In this issue of Postępy w Kardiologii Interwencyjnej/Advances in Interventional Cardiology, an association between circulating levels of 25-hydroxyvitamin D and the degree of coronary collateral circulation development is reported. This study included 173 patients (mean age ± SD: 65 ±11 years, 120 men) with coronary total occlusion (CTO) in at least one artery without history of acute coronary syndromes in the past 3 months. The presence of collaterals was assessed by coronary angiography and the Rentrop classification was used to grade collateral circulation development. The authors observed that the group of patients with poorly developed collateral circulation (Rentrop 0 and 1) had significantly lower levels of vitamin D (mean ± SD: 20 ±3 ng/ml) in comparison with the group that had well-developed collaterals (Rentrop 2 and 3; mean ± SD: 30 ±6 ng/ml), p < 0.0001. In addition, after multivariate regression analysis, vitamin D levels were found to be an independent predictor of coronary collaterals development. This is one of the first studies to show such an association, especially amongst a cohort of patients presenting with CTO.
Previously, Sahin et al. [12], evaluating coronary collateral circulation in 214 patients with CAD by angiography, had reported lower levels of vitamin D in patients with Rentrop 0 and 1 in comparison with those classified as Rentrop 2 and 3 (mean ± SD: 34 ±25 pmol/l vs. 49 ±33 pmol/l; p = 0.01). Vitamin D levels were also an independent predictor of collateral circulation development. Interestingly, Hossein-Nezhad et al. [13] found that a vitamin D receptor gene polymorphism (FokI) was associated with the degree of collateralization in 760 individuals undergoing coronary angiography due to suspected CAD. The majority (80.2%) of those homozygous for the F allele (FF genotype) were in the well-developed collateral circulation group as compared to 51.72% of those homozygous for the f allele (ff genotype), p = 0.01. The F allele codes a VDR sequence which is 3 amino acids shorter in length than the f allele, which could imply different functional properties of the VDR receptor.
A significant limitation of such studies is the method used for assessment of coronary collateral vessels, i.e. coronary angiography. This technique is not able to detect collaterals < 200 µm in diameter, which account for most of these vessels. It seems that invasive measurement of flow and pressure – such as the CFI – is the current gold standard for assessment of coronary collaterals’ functional significance, as it provides more direct, quantitative results and is a good predictor of ischemia and future ischemic events [14]. Also, it is not known whether the association of lower vitamin D levels and poor coronary collateral circulation is causal. Whilst data from several clinical studies associate vitamin D deficiency with increased CAD burden and worse cardiovascular outcomes, the findings from the few randomized clinical trials that evaluated vitamin D supplementation have failed to demonstrate a significant effect on cardiovascular events and surrogate markers of CAD. In addition, vitamin D deficiency has been correlated with frailty, and it is known that physical exercise promotes the development of coronary collaterals. Thus, this could be a confounding variable when assessing the relationship between vitamin D levels and development of collaterals [15].
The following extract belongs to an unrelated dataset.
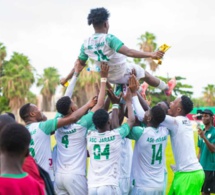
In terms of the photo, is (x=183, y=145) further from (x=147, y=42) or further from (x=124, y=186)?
(x=147, y=42)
In conclusion, vitamin D seems to play an important role in the regulation of key mechanisms involved in coronary collateral circulation development. There is already some clinical evidence of a correlation between circulating levels of vitamin D and collateral presence; however, studies assessing the coronary collateral circulation function using more reliable invasive techniques are necessary to corroborate this association.

Conflict of interest

The authors declare no conflict of interest.